A los pocos días el todoterreno volvió a parar delante de la casa de Antonio con el maletero
lleno de níscalos y de todo tipo de setas que madre e hija habían encontrado.

Antonio, asombrado y dolorido imaginándose el monte después del paso del vehículo y de las
dos arrasando el monte les dijo que todas no se comían y que algunas eras incluso muy
venenosas. Que deberían haber ido acompañadas por alguien que supiera de setas y que hay
que coger sólo las que se necesitan pues las setas son importantes para el bosque.

De nuevo la mujer se disculpó y pidió perdón. La respuesta de Antonio fue la misma que en la
ocasión anterior: -Sí, ya, pero el daño está hecho-.

Antonio y las dos forasteras se hicieron buena amistad a pesar de las barbaridades.
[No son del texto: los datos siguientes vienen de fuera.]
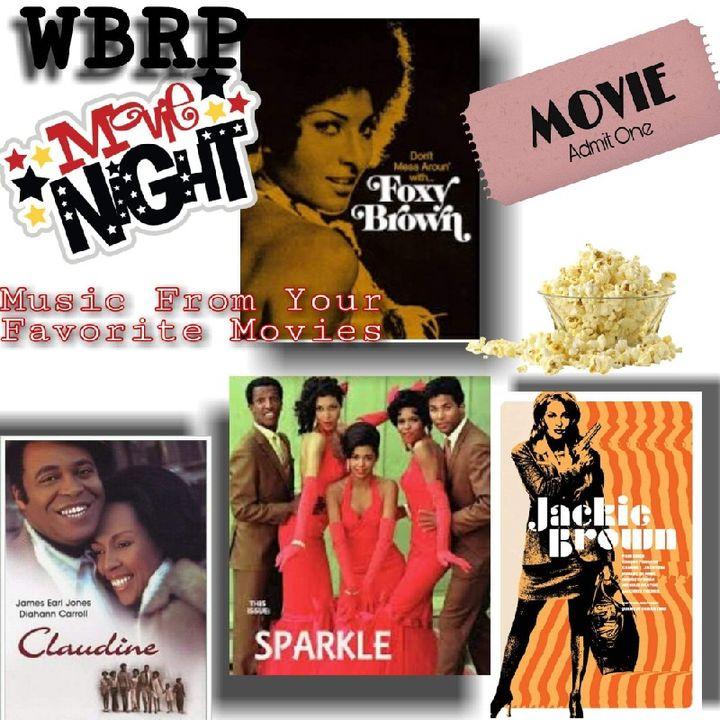 WBRP... Movie Night #2 (Claudine, Sparkle, Foxy Brown, Jackie Brown) W/ DJ Lady J  5-8-2020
Un día el
buen hombre las invitó a comer. Preparó un arroz con los “burgaos” que había ido a recoger él
mismo a la Caleta.

-¿qué son?- se interesó la niña

-Son caracoles, del mar- dijo Antonio.

-¿de dónde los ha traído?- quiso saber también la madre.

-de Cádiz, de la playa de la Caleta- respondió risueño Antonio.

Allá que se fueron las dos y cuando regresaron, le contaron a Antonio que no había.

Antonio les contó que ya quedaban muy pocos, que la gente los había cogido los quisieran
para comerlos o no y eso había hecho que apenas quedaran. Pero que de todas formas había
que saber buscar. El daño ya se había hecho, y había sido grande.
¿Y porqué ya no son iguales las cosas?- quiso saber la pequeña.

Antonio les contó que todo había cambiado muchísimo. Que ya nadie iba una vez por semana
al pantano de Bornos para darse “el baño” como él hacía con sus cinco hermanos mientras su
madre lavaba la ropa en la orilla con jabón de ceniza y la extendía sobre la hierba para que se
secase mientras los chiquillos jugaban en el agua. También les contó que ya nadie buscaba
cristalitos de colores para jugar a los tesoros escondidos como él hacía de chiquillo.

-¿y a qué se debe?- quiso saber la mujer.

-Pues a que no hay de todo para todos- dijo sabiamente Antonio y continuó: -ya nadie vive con
la naturaleza. La gente la observa, la consume, la exprime pero nadie vive con la
responsabilidad de ser parte de ese medio ambiente-.

Madre e hija regresaron a su tierra y dicen que contaron, que escribieron pero sobre todo,
que vivieron con el recuerdo del viejo Antonio y con más responsabilidad.